China’s recent explosion of foreign borrowing appears to be reversing. According to just-released data (pdf) from the Bank of International Settlements, China’s outstanding overseas debt shrank abruptly in the last quarter of 2014. It now stands at just more than $1 trillion—about $51 billion less than in the third quarter—making the People’s Republic the eighth-biggest borrower of international debt.
The fourth-quarter drop-off in foreign lending is the second-biggest quarterly decline on record, after 2008’s giant fourth-quarter drop accompanying the global financial crisis. The recent decline puts an end to what had been a surge in overseas bank credit that began in 2013.
What’s behind the steep drop?
Here’s one clue: As the BIS notes, the eruption of global credit to China in the last few years has mainly been in short-term lending—financing that matures in three to six months. In last year’s fourth quarter, nearly 80% of claims on China were for short-term debt, up from 59% in the fourth quarter of 2008.
Short-term finance is often commonly used to finance trade—a stop-gap cash source for exporters and importers. (That’s why demand for foreign loans leapt when China’s joined the World Trade Organization in 2001.)
It can also be used to finance fake trade. And until very recently, that was happening in a big way in China.

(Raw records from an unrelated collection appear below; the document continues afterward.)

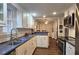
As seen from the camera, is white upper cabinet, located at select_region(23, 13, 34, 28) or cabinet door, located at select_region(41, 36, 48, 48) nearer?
white upper cabinet, located at select_region(23, 13, 34, 28)

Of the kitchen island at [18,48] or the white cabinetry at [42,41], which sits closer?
the kitchen island at [18,48]

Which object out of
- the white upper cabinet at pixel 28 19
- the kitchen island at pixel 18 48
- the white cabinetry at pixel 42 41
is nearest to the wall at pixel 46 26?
the white upper cabinet at pixel 28 19

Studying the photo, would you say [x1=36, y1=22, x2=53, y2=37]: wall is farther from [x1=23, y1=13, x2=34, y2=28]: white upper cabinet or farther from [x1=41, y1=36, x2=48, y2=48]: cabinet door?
[x1=41, y1=36, x2=48, y2=48]: cabinet door

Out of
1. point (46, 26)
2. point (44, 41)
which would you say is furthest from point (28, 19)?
point (44, 41)

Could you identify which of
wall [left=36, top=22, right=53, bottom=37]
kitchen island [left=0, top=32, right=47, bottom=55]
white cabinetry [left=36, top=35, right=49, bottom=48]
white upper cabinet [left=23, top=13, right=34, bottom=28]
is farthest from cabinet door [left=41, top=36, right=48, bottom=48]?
wall [left=36, top=22, right=53, bottom=37]

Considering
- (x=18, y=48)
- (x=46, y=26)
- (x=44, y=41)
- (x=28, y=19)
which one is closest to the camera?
(x=18, y=48)

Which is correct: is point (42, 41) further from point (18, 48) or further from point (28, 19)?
point (18, 48)

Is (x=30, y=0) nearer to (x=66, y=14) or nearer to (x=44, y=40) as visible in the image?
(x=66, y=14)

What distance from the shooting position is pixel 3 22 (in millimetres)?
1967

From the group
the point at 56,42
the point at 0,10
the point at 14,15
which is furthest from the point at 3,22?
the point at 56,42

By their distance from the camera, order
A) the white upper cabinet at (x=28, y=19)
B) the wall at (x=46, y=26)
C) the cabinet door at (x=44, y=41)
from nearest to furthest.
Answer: the wall at (x=46, y=26) < the white upper cabinet at (x=28, y=19) < the cabinet door at (x=44, y=41)

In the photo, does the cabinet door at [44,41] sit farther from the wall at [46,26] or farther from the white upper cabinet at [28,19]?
the wall at [46,26]

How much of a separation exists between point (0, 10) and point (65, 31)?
1269mm

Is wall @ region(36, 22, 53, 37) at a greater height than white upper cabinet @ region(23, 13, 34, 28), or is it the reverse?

Throughout 2013 and early 2014, as the yuan steadily rose against the dollar, clever traders falsified trade orders to borrow from in dollars from Hong Kong banks. They then switched the dollars to yuan, often re-lending out the amount via shadow banking products, at a much higher interest rate than the original Hong Kong loan. By the time the loan came due, they’d have turned a tidy profit. The trade is self-reinforcing; the more people swap dollars for yuan, the faster the yuan appreciates.

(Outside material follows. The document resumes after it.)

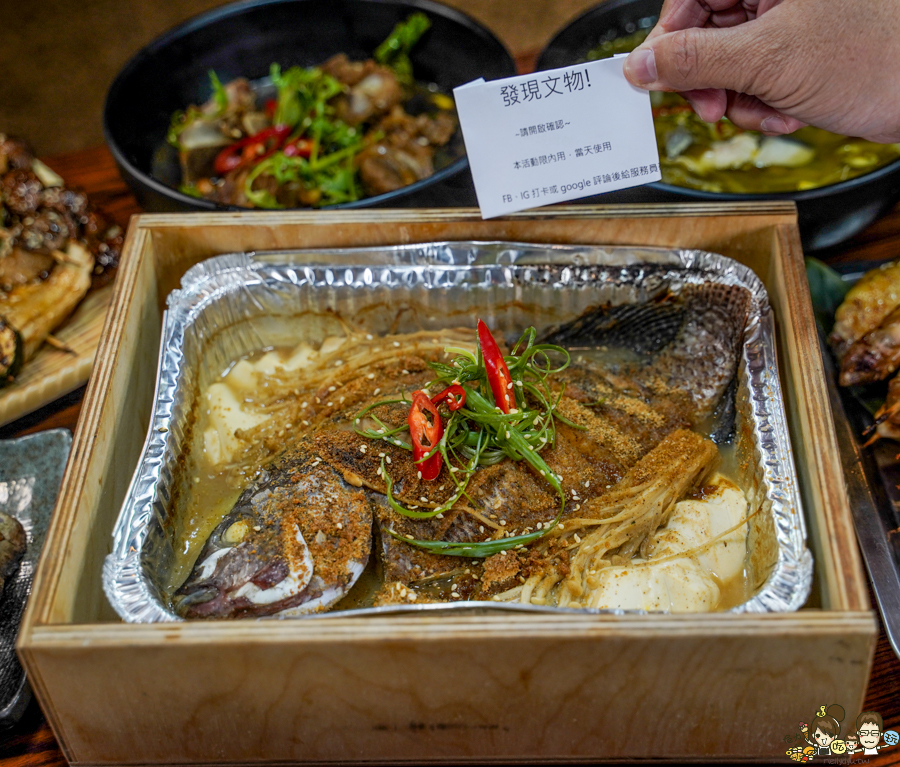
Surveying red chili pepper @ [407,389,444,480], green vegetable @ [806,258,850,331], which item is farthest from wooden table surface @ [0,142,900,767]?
red chili pepper @ [407,389,444,480]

The “carry trade,” as it’s often called, was lucrative as long as the yuan was appreciating. But when Chinese companies started believing the yuan will fall, they bought dollars instead.

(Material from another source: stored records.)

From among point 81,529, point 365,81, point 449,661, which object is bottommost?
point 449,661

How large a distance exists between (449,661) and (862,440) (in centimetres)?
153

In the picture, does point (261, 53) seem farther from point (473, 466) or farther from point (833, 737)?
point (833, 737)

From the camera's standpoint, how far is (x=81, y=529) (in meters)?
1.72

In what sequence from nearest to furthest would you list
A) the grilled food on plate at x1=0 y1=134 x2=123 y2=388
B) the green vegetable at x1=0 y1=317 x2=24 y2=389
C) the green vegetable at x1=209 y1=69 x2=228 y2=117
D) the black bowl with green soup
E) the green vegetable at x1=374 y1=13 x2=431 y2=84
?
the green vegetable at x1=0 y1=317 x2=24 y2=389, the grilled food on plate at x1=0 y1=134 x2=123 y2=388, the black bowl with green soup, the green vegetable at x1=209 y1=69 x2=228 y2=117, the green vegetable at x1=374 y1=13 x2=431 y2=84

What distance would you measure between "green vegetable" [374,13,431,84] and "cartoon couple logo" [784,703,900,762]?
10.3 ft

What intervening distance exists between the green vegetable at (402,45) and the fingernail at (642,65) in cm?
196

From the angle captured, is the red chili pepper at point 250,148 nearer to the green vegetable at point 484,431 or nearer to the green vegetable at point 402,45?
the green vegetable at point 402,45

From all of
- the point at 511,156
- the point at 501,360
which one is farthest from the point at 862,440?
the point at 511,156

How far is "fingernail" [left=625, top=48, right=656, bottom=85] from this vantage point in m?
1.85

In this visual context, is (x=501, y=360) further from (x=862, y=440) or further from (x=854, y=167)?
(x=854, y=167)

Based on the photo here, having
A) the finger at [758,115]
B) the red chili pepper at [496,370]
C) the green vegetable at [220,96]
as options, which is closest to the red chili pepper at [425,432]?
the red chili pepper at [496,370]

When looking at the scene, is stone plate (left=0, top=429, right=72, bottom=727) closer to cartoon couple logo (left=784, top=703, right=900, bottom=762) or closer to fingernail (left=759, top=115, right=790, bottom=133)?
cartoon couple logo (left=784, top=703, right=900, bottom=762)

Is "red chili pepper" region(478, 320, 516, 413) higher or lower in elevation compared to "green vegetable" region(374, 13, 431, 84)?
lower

The yuan is loosely pegged to the US dollar. And when the greenback started strengthening against other major currencies in mid-2014, Chinese traders bet that the People’s Bank of China would stop letting the yuan grow along with it. Since they were trading their yuan back into dollars, they didn’t need to borrow new dollars from foreign banks in Hong Kong anymore.
Though the BIS data are fairly delayed, they’re another sign that capital has been flowing out of China.
As we explained last year, “capital flight” doesn’t pose the same problems for China as it has in the past for, say, Argentina or Thailand. It still poses problems, though. With so many Chinese companies struggling with debt, new money is critical to keeping them alive.
Overseas banks have been increasingly important sources of liquidity for China’s financial system. The BIS data suggest that an important channel of money creation has been drying up.